Playing in the Autumn leaves

I have been trying out the PnP game Autumn. It’s a small, eighteen card build that requires nothing but the cards, although there are two different decks: one for two players and one for three players.

Autumn, the first in a four-game series (I bet you can guess what the other three games will be and Winter has already been produced), is a very simple tile laying game. Each card is broken down into four quadrants, each one showing a pile of leaves. There’s two different types of leaves for two-players and three for three-players. 

The basic idea of the game is dead simple. Draw a card and place a card on the table as part of a growing tableau/map of leaves. Everyone has their own type of leaves and you score your biggest group, most points winning.

And if that was it, then Autumn wouldn’t be very interesting. I mean, that is one of the most basic tile-laying concepts you can come up with. If that’s all there was, it wouldn’t be bringing anything new to the party.

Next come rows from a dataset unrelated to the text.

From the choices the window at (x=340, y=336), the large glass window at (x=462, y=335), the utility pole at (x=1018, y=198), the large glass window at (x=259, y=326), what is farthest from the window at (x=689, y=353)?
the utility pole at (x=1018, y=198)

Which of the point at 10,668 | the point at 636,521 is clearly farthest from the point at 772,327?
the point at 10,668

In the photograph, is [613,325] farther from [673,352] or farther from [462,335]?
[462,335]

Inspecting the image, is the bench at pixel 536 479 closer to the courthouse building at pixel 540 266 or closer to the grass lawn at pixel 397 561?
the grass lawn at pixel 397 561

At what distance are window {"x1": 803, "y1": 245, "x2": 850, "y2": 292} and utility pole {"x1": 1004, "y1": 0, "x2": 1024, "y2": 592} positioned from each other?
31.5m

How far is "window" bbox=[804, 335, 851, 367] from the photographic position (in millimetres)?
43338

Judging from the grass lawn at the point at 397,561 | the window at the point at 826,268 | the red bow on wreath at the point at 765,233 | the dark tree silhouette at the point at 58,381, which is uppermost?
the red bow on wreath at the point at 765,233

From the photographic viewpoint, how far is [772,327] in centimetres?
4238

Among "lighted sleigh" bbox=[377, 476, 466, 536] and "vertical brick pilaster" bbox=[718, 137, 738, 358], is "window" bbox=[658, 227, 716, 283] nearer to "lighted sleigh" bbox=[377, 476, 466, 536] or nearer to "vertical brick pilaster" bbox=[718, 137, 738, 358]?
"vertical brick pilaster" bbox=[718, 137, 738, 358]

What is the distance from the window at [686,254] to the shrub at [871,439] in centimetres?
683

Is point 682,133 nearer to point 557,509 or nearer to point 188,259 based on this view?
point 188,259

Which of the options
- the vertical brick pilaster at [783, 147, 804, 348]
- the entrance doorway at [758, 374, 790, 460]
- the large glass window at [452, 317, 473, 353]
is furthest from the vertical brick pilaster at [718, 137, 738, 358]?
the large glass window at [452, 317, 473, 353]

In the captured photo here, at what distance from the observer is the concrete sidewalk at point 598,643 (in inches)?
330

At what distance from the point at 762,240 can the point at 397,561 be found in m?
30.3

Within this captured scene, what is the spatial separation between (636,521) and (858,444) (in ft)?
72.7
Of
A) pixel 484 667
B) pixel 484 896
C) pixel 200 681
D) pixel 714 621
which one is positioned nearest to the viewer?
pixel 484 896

Fortunately, the game has a couple of interesting flourishes.

The first, and it certainly not a unique or innovative idea, is that it uses the pie rule to determine who has what color/leaf type. Like I said, this isn’t anything amazing or new. But it does add a little bit of depth to the game.

Second, and much more interesting, you don’t match edges. Instead, every placement must cover one or two quadrants that are already in play. First of all, that’s more unusual which is fun. Second of all, that creates a greater number of choices. It also means that blocking is more flexible, creating a more confrontational and interesting game.

I’ve only played it solitaire so far. One-player mode uses the same placement rules but your score is the third largest group. So it still creates some interesting choices.

However, having now logged some solitaire plays, I think it’d be worth trying multi-player. In fact, given the fact that I think blocking will be interesting, I think that’s where the game’s real strength will be.

Now, Autumn is an eighteen-card micro game. And while I truly believe that are some micro games that stretch and test the limits of what a micro game can be, Autumn is not one of them. It is a quick little game that feels eighteen cards big.

I don’t know how much replay value Autumn has. However, it’s a game that took a minimum effort to make. I’ll get more than enough play out of it for what it took to make it. Plus, it is tiny enough that I can easily carry it in my bag. If I double-side it so the two-player deck is on one side and the three-player is on the other, it’s a travel game for one to three players.

Autumn is not a top-tier, change-your-life print and play game. However, I would say that it is pretty solidly in the second tier. If you are like me and a relatively lazy game crafter, it is well worth the making.